Enfim, “uma análise minuciosa” de “Duas táticas da
social-democracia na revolução democrática” põe em evidência, em 1906, “a tensão
no pensamento de Lenin entre seu realismo revolucionário geral e os limites que
lhe impõe o apertado anel de ferro do marxismo que se pretende ‘ortodoxo’”
(Löwy, 1970, p.257; grifos no original).
Se Löwy tivesse voltado ainda mais atrás na cronologia das
obras de Lenin, teria encontrado a mesma tensão já em 1902. Sabemos, com
efeito, que, em Que fazer?, embora salientando o caráter burguês da revolução,
ele atribuiu à clase operária o papel de vanguarda na luta pela democracia.1 Doze
anos, pois, antes da leitura aprofundada da Lógica de Hegel, ele mostrou uma
dupla audácia dialética. Em primeiro lugar, porque nada é menos “determinista”

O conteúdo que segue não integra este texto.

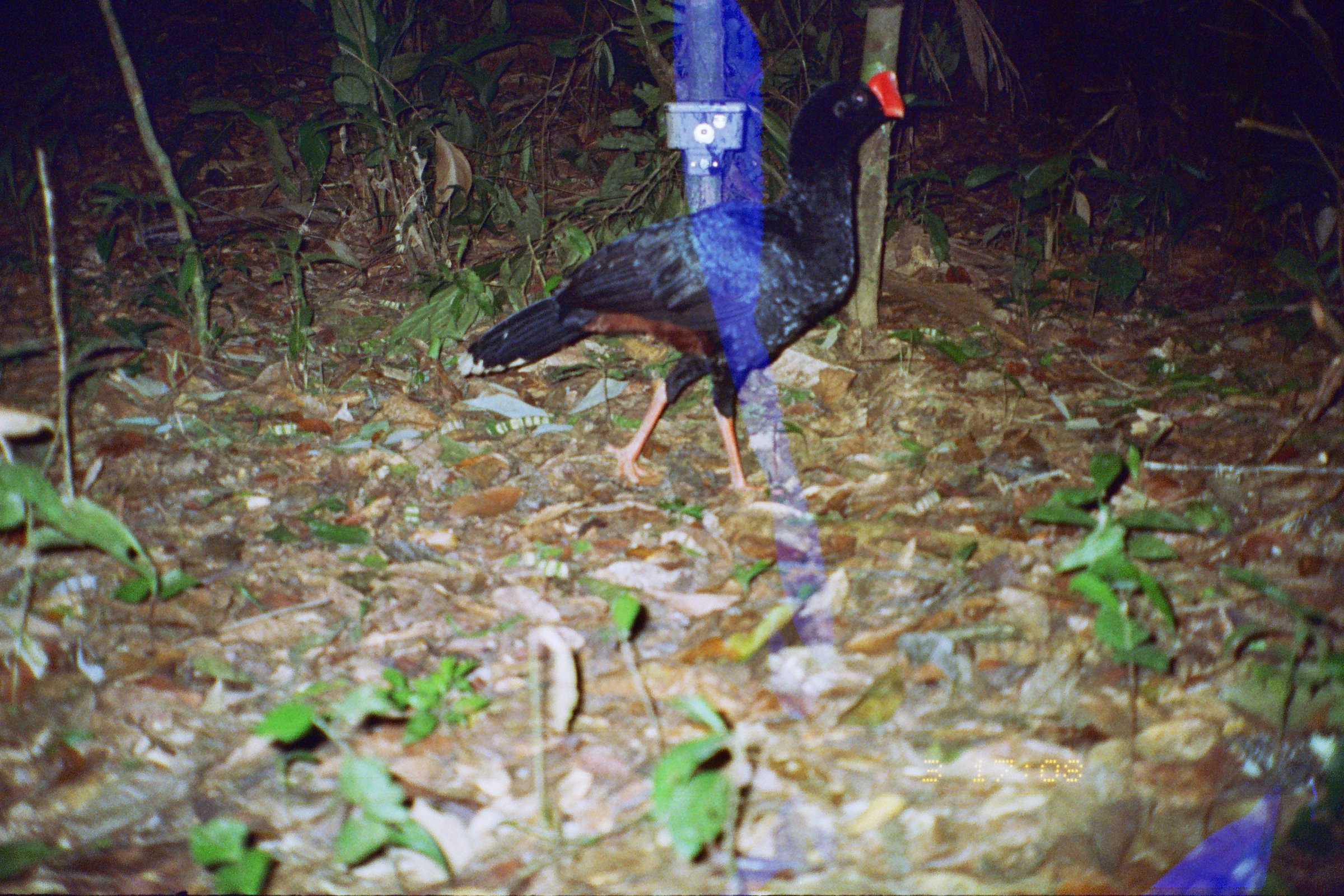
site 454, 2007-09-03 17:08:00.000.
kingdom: Animalia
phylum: Chordata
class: Aves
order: Galliformes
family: Cracidae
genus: Mitu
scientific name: Mitu tuberosum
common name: razor-billed curassow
Mitu tuberosum (razor-billed curassow).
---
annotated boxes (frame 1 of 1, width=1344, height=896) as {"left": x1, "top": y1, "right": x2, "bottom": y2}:
mitu tuberosum: {"left": 456, "top": 64, "right": 906, "bottom": 495}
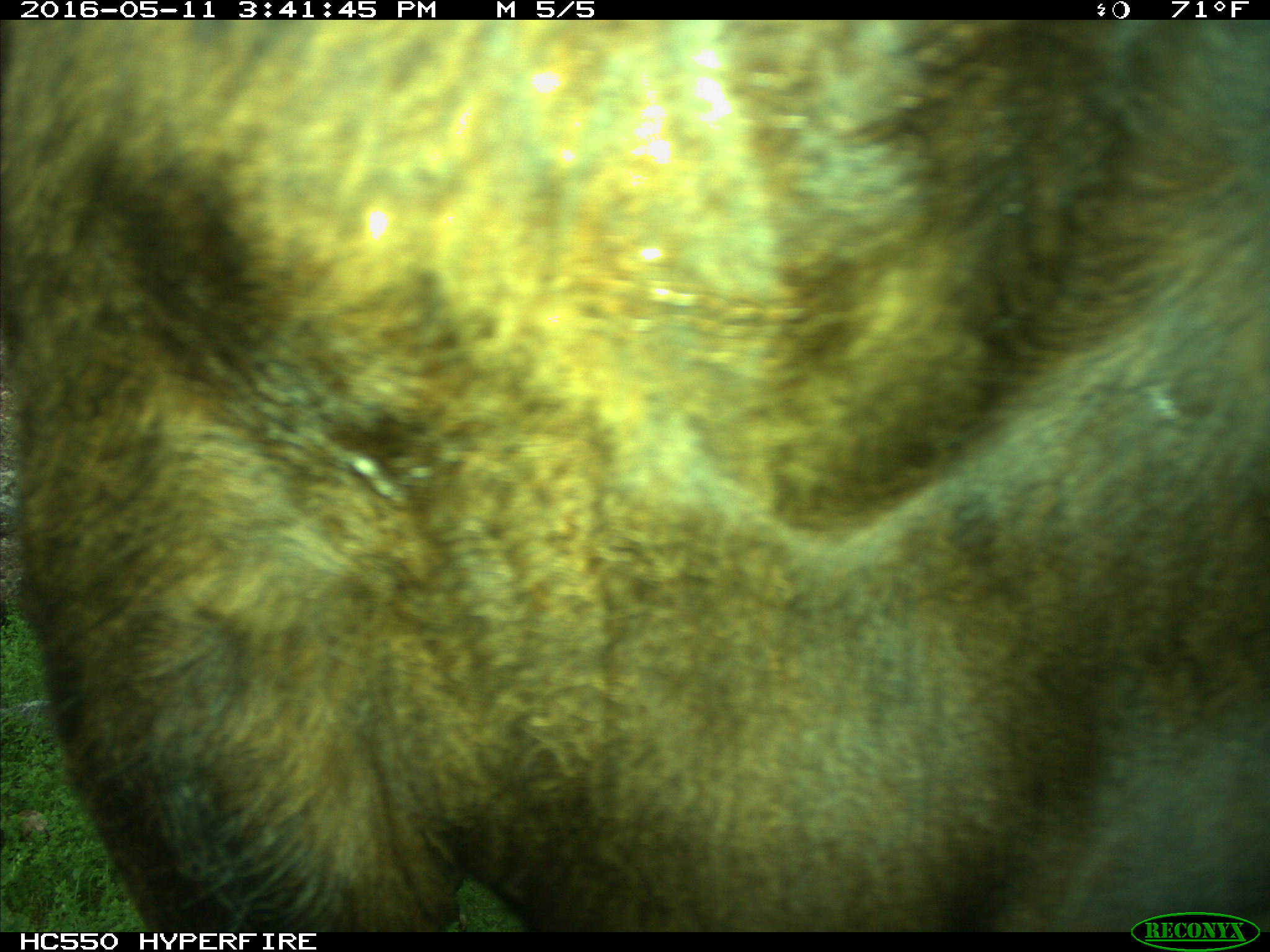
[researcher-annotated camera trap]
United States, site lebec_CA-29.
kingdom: Animalia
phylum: Chordata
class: Mammalia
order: Artiodactyla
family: Bovidae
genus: Bos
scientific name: Bos taurus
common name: domestic cow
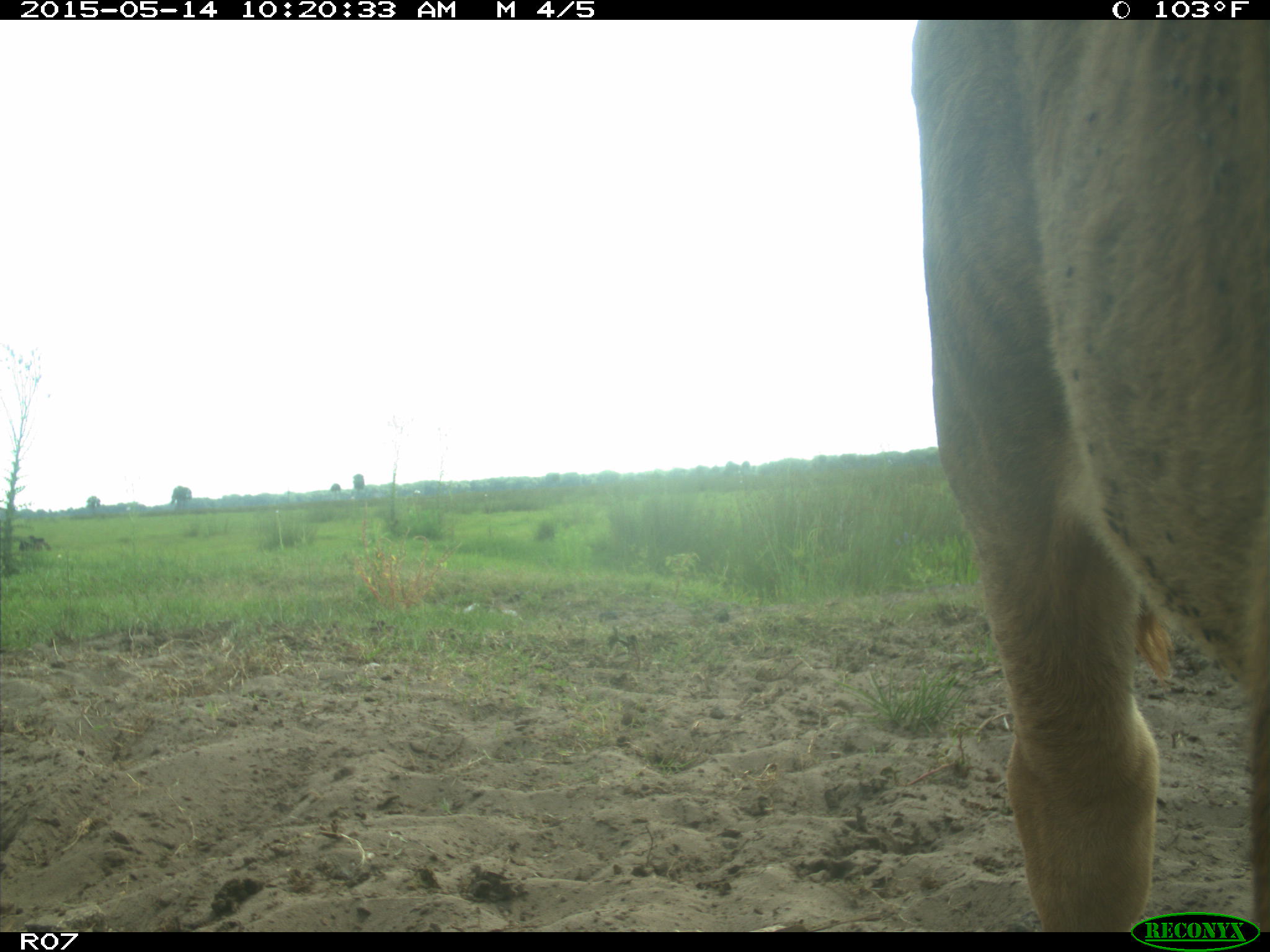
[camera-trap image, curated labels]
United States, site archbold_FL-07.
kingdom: Animalia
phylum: Chordata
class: Mammalia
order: Artiodactyla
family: Bovidae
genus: Bos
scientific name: Bos taurus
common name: domestic cow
Bos taurus (domestic cow).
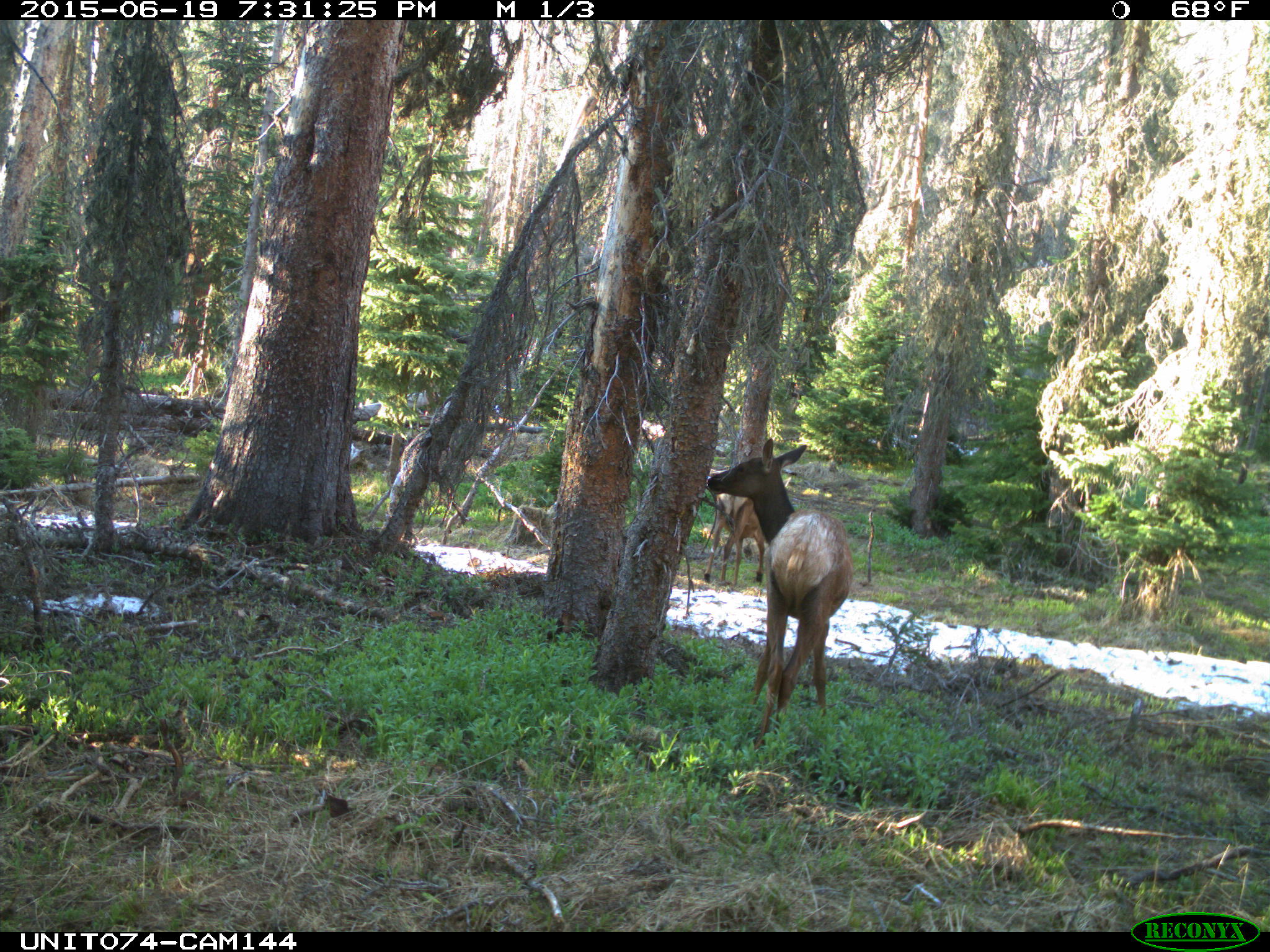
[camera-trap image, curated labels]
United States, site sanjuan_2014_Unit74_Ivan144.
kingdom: Animalia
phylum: Chordata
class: Mammalia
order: Artiodactyla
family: Cervidae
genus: Cervus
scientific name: Cervus elaphus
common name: red deer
Cervus elaphus (red deer).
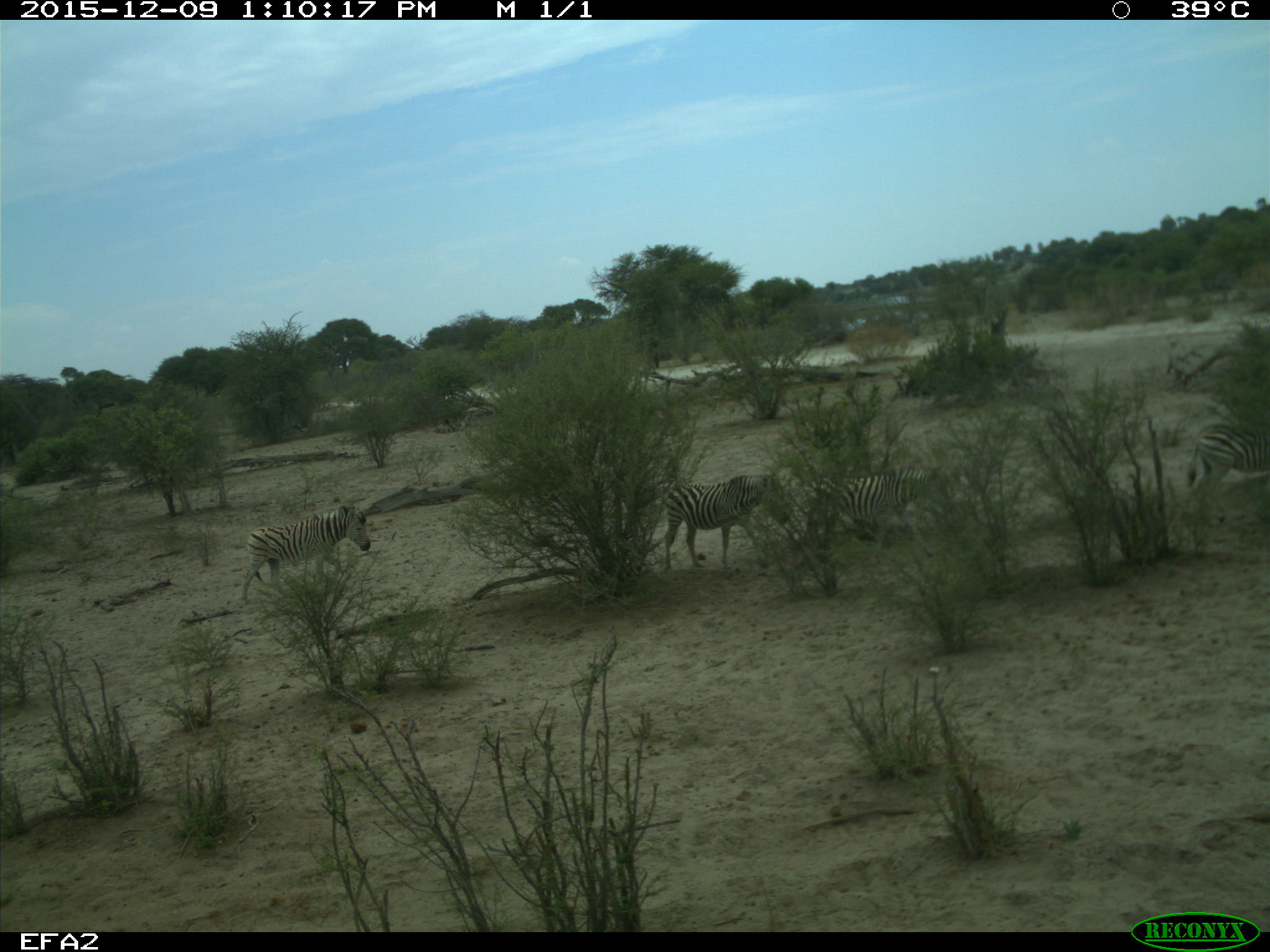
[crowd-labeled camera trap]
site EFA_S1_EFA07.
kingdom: Animalia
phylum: Chordata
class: Mammalia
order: Perissodactyla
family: Equidae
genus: Equus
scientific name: Equus quagga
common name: plains zebra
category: zebraplains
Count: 5.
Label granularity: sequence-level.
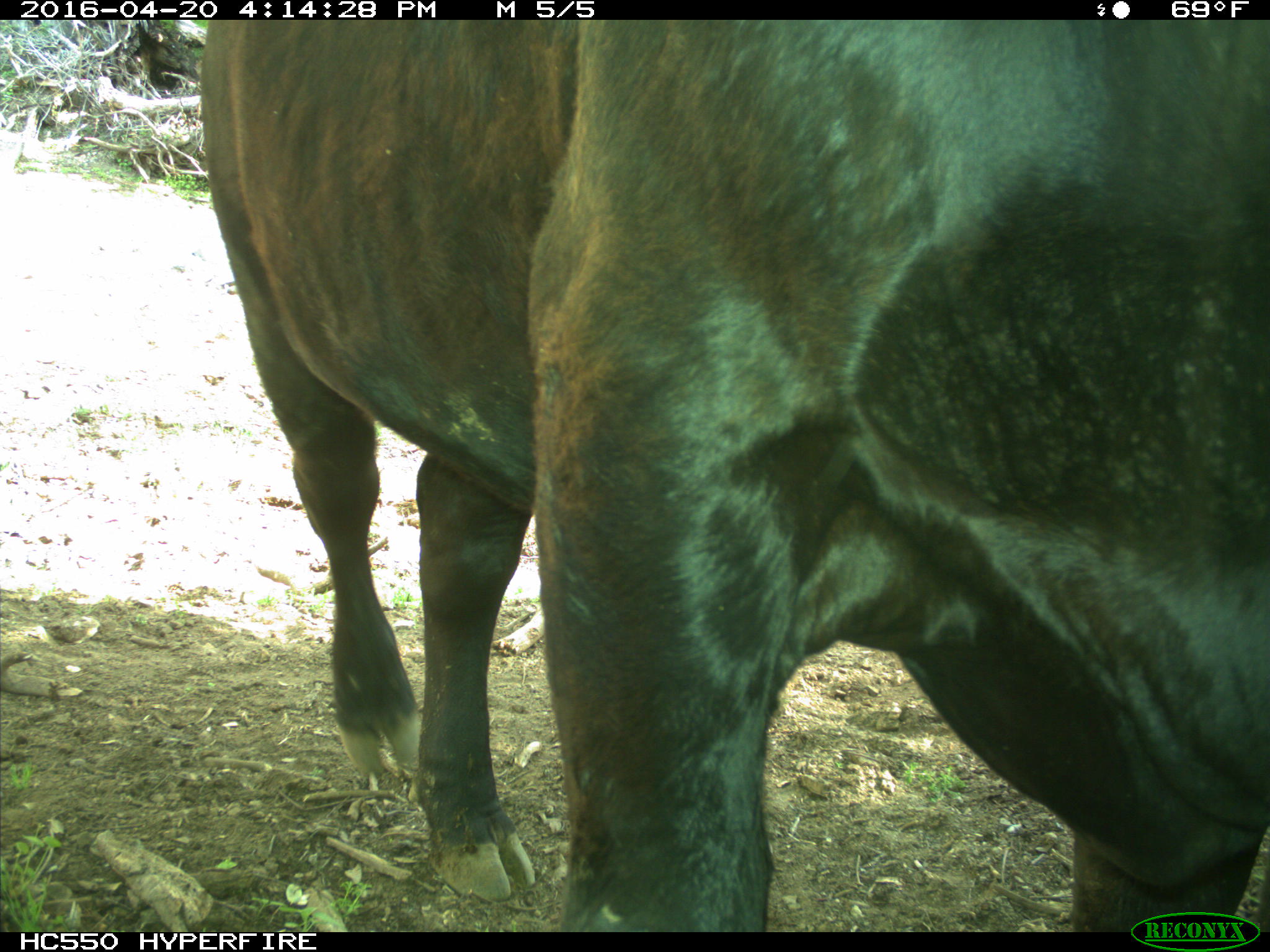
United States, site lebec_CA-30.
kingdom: Animalia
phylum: Chordata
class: Mammalia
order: Artiodactyla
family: Bovidae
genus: Bos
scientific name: Bos taurus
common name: domestic cow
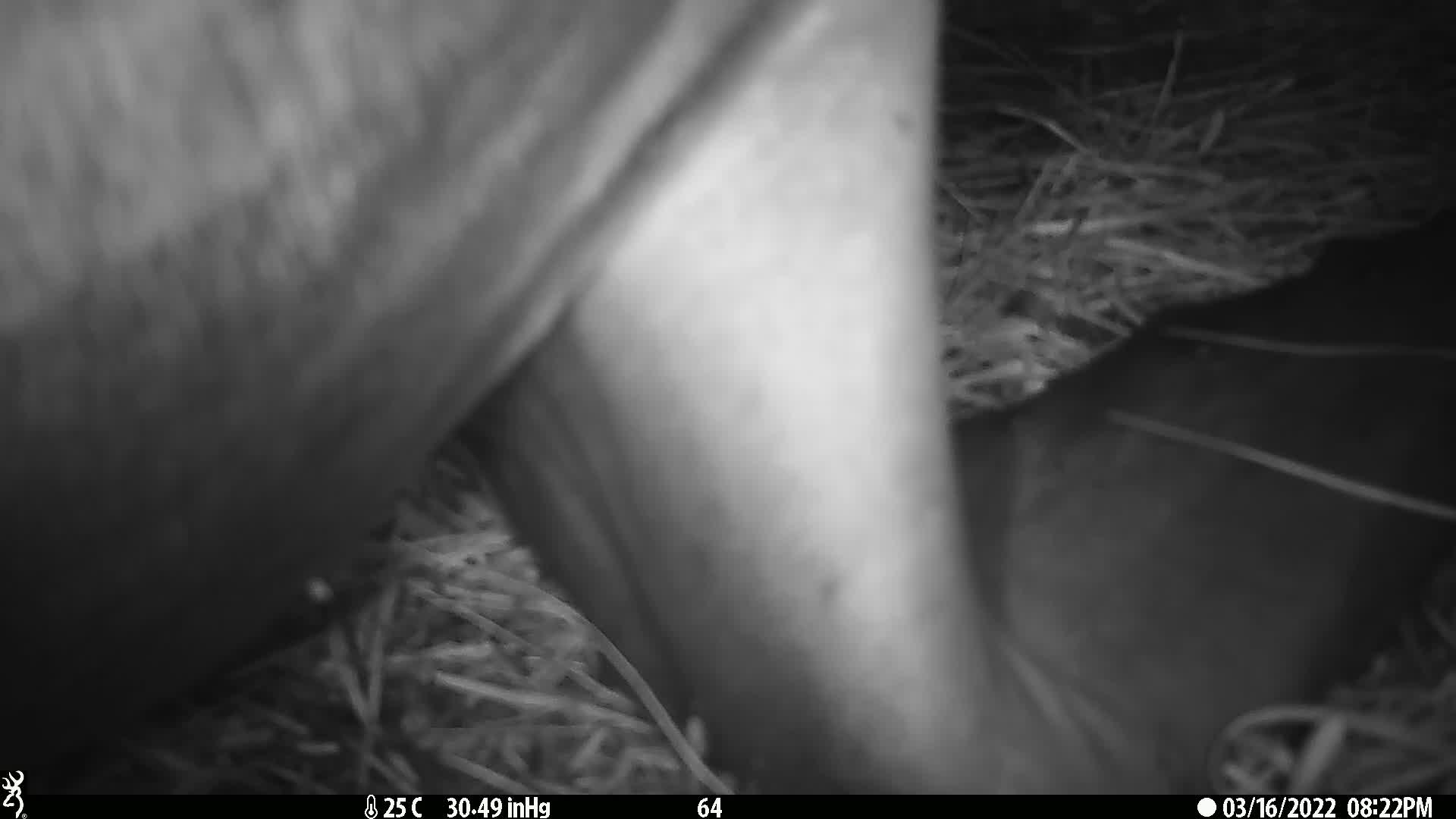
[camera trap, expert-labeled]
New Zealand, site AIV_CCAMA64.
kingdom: Animalia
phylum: Chordata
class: Mammalia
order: Carnivora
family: Otariidae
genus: Phocarctos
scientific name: Phocarctos hookeri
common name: new zealand sea lion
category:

(no sentido pejorativo que tal termo costuma ser empregado) do que atribuir a
uma classe social um papel político decisivo numa revolução que não corresponde
a seus intereses históricos maiores. Em segundo, porque a resposta prática à
questão colocada no título Que fazer?, a criação de um órgão político central
para toda a Rússia, exprime uma compreensão dialética do combate
revolucionário, que articula a consciência socialista, a organização que a
concretiza e o programa que sintetiza seus objetivos. Fazer do “caráter
socialista” o gabarito único do programa revolucionário é empobrecer a análise.
O programa é uma categoria esencialmente política: articula os interesses
históricos fundamentais de uma classe social a seus objetivos concretos numa
situação específica. Esses objetivos se determinam no âmbito da densa rede das
relações sociais: a política supõe uma visão de conjunto da totalidade social.
Isso explica a recorrência da palavra todas em itálico nesta passagem bem
conhecida:
A consciência política de classe só pode ser trazida ao operário do
exterior, isto é, do exterior da luta econômica [...]. O único domínio de onde
se poderia extrair este conhecimento é o das relações de todas as classes e
categorias da população com o Estado e o governo, o domínio das relações de todas
as classes entre elas. [...] Para levar aos operários os conhecimentos
políticos, os social-democratas devem dirigir-se a todas as classes da
população, devem enviar em todas as direções destacamentos de seu exército.
(Lenin, 1965, p.431; grifos no original)
Löwy sem dúvida conhecia bem tais textos. Por que então, a
despeito deles, falar em “anel de ferro da ortodoxia”? Porque, embora
preconizando a ditadura revolucionária dos operários e dos camponeses, Lenin
pensava que tal revolução democrática teria caráter burguês (Löwy, 1970,
p.258). Os que não se empolgam com a fraseologia revolucionária perguntarão se
há, à luz do materialismo histórico, uma maneira de determinar o caráter de uma
revolução sem levar em conta o nível de desenvolvimento das forças produtivas
e, no caso da Rússia em particular, da lógica da economia camponesa.